A 重さは瓦の約4分の1。傾斜のある屋根に付ける場合は問題ありません。屋上が平らな場合、パネルを斜めにする架台などを設けるため重くなります、建物が荷重に耐えられるのか確認します。
Q 集合住宅では。
A 新築分譲の場合は問題ありませんが、既設分譲では、屋上への設置は全住民の合意が必要でしょう。賃貸では、設置費の負担(大家)と余剰電力の売却益(借家人)を調整する必要があります。ベランダの手すりや壁に付けるタイプもありますが、パネルが小さく割高かもしれません。
Q 何年で元が取れるの?
A 現状ではほぼ寿命の20年前後です。これを10年で元が取れるように、国会で余剰電力の新たな買い取り制度を審議しています。
経済産業省の試算では、新築住宅で3・5キロワットの装置を設ける場合、費用は約185万円。国の補助(1キロワット当たり7万円)や自治体補助(同平均3・8万円)、住宅ローン減税、発電による電気代減少で約100万円が回収できます。残りを売電収益で賄うため、現在の1キロワット時当たり24円程度の売電単価を48円に上げるのが新制度の狙いです。
既設住宅でも、工事用の足場設置などで費用が2割増えますが、省エネ改修減税などを合わせ最長15年で元が取れるそうです。自治体の補助は、最も手厚い東京都で今年度から1キロワット当たり10万円、さらに新宿区が同18万円を国や都の補助に加算するなど、地域差があります。
なお、パネルなどの製造に要した電力相当分を太陽光で発電し、温室効果ガスの排出量を差し引きゼロにするには、シリコン結晶系で1年半〜2年半かかるそうです。

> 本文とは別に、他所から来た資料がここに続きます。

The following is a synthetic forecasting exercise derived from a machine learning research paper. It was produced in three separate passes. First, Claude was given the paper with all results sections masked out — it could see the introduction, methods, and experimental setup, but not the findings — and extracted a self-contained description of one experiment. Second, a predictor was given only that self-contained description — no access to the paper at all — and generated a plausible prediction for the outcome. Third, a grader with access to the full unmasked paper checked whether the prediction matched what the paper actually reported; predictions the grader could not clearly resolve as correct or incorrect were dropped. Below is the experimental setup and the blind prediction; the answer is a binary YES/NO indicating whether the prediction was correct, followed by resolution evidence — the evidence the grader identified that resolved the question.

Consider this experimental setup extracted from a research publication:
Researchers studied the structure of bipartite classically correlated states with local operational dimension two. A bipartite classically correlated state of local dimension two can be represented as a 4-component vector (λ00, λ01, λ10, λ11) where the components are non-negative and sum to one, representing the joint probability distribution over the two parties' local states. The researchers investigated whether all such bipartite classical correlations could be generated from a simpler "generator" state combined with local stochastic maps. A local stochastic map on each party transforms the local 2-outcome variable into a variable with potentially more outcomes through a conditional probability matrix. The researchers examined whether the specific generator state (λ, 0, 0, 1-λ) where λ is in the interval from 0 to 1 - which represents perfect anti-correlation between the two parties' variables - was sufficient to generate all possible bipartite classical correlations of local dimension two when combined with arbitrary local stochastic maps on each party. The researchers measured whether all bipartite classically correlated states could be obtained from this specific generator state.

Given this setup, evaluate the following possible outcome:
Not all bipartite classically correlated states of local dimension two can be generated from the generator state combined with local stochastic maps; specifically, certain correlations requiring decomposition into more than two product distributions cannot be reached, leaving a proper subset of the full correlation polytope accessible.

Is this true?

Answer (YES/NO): NO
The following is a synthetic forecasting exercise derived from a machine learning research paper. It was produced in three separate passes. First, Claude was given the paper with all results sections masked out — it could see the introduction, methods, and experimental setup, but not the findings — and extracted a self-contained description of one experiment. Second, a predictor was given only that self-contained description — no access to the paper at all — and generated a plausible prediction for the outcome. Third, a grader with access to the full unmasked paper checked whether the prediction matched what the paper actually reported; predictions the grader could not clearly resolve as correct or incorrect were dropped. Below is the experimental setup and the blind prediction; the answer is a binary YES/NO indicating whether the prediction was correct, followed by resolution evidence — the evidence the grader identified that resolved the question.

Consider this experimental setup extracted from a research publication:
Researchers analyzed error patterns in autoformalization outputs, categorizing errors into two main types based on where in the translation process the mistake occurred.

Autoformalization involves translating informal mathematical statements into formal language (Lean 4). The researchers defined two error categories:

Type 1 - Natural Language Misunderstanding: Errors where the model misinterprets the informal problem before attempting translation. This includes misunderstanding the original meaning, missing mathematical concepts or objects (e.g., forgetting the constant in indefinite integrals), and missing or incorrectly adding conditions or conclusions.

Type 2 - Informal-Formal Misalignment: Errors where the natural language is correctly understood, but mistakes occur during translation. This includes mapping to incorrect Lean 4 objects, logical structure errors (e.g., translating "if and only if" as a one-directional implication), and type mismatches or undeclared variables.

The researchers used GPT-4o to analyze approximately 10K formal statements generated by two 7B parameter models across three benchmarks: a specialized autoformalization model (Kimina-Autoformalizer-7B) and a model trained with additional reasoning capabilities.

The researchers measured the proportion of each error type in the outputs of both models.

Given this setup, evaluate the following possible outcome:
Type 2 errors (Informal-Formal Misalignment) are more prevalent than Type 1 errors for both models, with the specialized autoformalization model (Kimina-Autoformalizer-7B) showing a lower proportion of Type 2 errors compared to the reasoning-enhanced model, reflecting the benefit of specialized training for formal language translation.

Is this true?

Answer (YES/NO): NO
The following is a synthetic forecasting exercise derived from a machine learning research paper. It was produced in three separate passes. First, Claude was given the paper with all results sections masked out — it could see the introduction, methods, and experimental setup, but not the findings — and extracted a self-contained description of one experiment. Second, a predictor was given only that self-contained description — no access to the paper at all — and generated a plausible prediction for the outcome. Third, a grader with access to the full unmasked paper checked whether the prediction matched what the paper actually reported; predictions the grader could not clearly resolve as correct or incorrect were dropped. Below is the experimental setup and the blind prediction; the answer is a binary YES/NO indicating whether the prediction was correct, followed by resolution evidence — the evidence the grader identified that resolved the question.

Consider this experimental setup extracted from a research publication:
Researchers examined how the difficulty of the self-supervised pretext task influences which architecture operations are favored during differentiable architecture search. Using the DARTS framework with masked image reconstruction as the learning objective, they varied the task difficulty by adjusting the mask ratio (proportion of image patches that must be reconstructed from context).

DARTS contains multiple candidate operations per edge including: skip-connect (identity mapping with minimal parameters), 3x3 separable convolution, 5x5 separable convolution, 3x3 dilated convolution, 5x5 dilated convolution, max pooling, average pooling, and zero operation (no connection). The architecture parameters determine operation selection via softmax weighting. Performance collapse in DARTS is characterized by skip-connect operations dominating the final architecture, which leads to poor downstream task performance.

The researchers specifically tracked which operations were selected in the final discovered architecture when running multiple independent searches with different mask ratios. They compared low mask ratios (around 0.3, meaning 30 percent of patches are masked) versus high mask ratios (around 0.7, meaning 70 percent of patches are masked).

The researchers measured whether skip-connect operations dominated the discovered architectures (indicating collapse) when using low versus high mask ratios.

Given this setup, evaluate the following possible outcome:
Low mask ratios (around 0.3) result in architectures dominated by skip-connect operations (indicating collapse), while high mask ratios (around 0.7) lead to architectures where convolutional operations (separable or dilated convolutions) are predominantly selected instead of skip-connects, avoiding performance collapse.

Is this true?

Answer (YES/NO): YES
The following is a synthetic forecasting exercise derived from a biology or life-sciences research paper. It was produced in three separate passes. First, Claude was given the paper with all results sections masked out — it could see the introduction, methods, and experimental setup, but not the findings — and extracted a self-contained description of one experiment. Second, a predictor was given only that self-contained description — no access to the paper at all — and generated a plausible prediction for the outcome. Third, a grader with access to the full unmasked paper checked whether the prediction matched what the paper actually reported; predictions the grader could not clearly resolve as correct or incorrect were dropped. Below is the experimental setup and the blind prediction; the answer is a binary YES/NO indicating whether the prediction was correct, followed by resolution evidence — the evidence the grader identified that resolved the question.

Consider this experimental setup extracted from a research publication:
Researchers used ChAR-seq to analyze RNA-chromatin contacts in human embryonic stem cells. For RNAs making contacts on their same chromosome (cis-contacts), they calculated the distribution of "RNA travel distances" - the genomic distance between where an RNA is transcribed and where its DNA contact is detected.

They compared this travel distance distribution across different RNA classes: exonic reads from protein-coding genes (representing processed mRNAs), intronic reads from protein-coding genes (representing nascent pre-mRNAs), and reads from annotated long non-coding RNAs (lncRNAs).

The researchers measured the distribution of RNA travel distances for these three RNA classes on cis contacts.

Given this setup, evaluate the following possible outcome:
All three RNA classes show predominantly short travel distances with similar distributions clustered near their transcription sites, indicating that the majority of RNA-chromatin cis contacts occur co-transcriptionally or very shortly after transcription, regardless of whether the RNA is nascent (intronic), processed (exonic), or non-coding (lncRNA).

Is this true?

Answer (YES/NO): NO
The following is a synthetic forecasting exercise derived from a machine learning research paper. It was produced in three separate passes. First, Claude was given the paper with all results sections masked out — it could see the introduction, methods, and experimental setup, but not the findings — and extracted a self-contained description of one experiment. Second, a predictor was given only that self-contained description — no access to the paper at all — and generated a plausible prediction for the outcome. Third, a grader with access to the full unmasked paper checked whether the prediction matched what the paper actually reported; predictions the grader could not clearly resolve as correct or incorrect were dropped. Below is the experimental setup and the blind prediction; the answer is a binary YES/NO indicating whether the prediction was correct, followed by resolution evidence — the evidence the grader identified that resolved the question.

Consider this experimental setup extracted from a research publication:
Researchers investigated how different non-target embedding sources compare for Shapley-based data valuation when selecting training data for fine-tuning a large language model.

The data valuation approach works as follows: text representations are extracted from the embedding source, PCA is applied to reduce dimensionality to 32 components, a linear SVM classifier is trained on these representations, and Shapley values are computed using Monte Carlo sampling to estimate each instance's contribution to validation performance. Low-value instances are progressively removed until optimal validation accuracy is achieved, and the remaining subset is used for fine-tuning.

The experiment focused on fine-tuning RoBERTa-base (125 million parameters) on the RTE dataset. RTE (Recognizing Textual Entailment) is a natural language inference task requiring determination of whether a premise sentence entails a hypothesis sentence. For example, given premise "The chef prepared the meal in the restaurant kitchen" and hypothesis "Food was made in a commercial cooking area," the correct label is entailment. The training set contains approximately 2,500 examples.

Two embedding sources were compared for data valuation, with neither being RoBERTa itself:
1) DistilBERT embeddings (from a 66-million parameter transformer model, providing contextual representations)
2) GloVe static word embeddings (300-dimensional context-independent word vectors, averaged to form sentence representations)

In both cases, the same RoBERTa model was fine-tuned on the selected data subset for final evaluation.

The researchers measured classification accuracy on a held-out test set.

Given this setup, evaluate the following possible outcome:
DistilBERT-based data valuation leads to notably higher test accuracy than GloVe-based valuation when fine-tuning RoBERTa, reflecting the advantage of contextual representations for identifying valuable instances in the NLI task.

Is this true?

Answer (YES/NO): NO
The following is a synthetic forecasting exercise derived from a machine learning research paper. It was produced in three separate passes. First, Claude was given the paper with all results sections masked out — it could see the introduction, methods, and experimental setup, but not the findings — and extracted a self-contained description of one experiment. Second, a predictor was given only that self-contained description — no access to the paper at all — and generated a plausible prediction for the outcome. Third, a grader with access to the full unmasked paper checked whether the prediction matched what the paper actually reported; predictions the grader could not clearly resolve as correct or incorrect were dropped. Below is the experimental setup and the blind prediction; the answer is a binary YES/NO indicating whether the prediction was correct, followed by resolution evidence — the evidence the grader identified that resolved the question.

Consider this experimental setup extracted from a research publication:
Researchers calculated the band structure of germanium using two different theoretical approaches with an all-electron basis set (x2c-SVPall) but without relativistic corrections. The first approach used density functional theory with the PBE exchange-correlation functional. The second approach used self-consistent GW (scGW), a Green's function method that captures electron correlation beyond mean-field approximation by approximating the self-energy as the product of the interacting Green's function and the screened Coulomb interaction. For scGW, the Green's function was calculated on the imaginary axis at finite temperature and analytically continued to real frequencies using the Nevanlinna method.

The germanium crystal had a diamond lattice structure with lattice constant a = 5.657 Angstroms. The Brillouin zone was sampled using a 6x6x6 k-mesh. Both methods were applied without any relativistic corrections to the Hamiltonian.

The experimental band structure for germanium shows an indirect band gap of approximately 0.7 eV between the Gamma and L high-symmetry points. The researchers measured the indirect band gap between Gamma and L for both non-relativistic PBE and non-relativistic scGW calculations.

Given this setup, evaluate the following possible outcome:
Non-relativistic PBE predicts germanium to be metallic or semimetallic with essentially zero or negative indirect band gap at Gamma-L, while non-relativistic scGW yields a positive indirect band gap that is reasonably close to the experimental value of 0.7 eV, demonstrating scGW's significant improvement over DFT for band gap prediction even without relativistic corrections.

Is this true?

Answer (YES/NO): NO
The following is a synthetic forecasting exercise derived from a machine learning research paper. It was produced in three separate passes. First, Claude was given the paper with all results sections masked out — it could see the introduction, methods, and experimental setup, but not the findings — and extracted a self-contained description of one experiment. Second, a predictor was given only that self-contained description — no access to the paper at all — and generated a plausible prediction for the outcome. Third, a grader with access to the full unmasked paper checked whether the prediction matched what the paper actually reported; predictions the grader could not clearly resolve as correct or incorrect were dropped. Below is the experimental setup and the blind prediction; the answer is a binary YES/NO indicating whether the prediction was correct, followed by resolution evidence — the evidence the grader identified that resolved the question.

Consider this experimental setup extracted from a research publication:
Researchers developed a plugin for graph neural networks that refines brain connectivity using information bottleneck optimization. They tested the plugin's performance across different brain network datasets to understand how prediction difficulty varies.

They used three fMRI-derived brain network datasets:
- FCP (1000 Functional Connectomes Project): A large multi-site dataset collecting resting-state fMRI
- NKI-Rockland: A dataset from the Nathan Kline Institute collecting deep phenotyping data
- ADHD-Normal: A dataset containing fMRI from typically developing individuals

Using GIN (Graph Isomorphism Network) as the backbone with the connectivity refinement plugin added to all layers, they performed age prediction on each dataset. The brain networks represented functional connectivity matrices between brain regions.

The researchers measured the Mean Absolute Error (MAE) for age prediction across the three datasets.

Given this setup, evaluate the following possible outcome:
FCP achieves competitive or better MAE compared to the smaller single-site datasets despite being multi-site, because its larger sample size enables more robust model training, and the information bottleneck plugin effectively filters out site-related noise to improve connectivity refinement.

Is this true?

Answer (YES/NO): NO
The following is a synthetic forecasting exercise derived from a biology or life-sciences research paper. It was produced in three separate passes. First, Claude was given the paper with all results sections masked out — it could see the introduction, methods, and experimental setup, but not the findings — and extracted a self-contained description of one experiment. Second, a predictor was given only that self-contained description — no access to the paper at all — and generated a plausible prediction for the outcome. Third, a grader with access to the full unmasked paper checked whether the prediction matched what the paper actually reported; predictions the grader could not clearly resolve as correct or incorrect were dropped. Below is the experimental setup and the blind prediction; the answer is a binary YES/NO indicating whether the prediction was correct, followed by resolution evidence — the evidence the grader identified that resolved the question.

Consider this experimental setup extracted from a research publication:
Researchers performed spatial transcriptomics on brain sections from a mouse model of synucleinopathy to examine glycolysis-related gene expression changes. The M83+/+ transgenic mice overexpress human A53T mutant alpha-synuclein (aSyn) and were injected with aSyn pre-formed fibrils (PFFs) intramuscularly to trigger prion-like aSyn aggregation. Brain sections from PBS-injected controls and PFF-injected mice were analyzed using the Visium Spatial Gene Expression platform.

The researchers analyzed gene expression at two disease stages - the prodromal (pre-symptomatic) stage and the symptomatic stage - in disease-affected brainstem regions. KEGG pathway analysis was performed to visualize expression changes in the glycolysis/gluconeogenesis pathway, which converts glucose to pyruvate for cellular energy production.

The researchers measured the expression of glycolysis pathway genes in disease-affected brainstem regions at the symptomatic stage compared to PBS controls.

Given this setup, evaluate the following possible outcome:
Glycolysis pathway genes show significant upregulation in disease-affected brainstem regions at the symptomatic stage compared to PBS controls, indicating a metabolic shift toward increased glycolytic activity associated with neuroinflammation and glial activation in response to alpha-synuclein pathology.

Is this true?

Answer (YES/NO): NO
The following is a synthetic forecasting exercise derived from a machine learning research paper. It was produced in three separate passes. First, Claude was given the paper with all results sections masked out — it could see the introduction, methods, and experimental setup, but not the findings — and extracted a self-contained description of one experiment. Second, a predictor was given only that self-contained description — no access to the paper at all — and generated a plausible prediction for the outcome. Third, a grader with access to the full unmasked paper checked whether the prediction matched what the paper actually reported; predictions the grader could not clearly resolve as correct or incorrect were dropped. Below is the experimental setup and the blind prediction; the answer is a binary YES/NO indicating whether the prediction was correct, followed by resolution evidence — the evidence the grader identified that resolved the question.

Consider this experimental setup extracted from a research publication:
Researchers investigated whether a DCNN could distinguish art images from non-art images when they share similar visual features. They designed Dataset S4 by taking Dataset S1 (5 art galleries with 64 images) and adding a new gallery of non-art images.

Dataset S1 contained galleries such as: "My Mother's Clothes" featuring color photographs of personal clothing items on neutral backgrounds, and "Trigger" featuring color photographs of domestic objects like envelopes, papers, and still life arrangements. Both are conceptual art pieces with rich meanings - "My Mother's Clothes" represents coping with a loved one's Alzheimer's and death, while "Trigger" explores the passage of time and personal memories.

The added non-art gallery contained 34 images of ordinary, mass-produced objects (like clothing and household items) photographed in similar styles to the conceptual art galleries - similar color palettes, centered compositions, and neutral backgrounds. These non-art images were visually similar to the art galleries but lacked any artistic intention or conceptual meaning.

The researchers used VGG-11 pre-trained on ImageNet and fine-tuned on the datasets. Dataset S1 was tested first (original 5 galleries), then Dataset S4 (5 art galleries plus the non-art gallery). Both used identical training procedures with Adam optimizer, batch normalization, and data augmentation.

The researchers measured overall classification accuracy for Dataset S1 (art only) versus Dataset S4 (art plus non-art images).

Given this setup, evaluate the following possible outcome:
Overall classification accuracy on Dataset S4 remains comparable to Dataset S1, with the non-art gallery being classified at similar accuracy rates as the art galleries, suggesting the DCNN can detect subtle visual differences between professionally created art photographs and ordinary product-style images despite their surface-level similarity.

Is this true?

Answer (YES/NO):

◇政府計画、20年に05年の20倍 電気料金の値上げも
政府は太陽光発電を20年に05年の10倍、30年に40倍にする計画だが、さらに新たな買い取り制度で20年の導入計画を3〜4年前倒しし、20年には20倍へと拡大する構えだ。
しかし、買い取り価格の上昇分は電気料金の値上げに跳ね返る。「太陽光発電に投資できる人のため、貧しい家庭の負担が大きくなる」との声もあるが、経産省は「ドイツは1世帯月約360円の負担増で太陽光発電を広めたが、日本では月100円程度に抑える」と説明する。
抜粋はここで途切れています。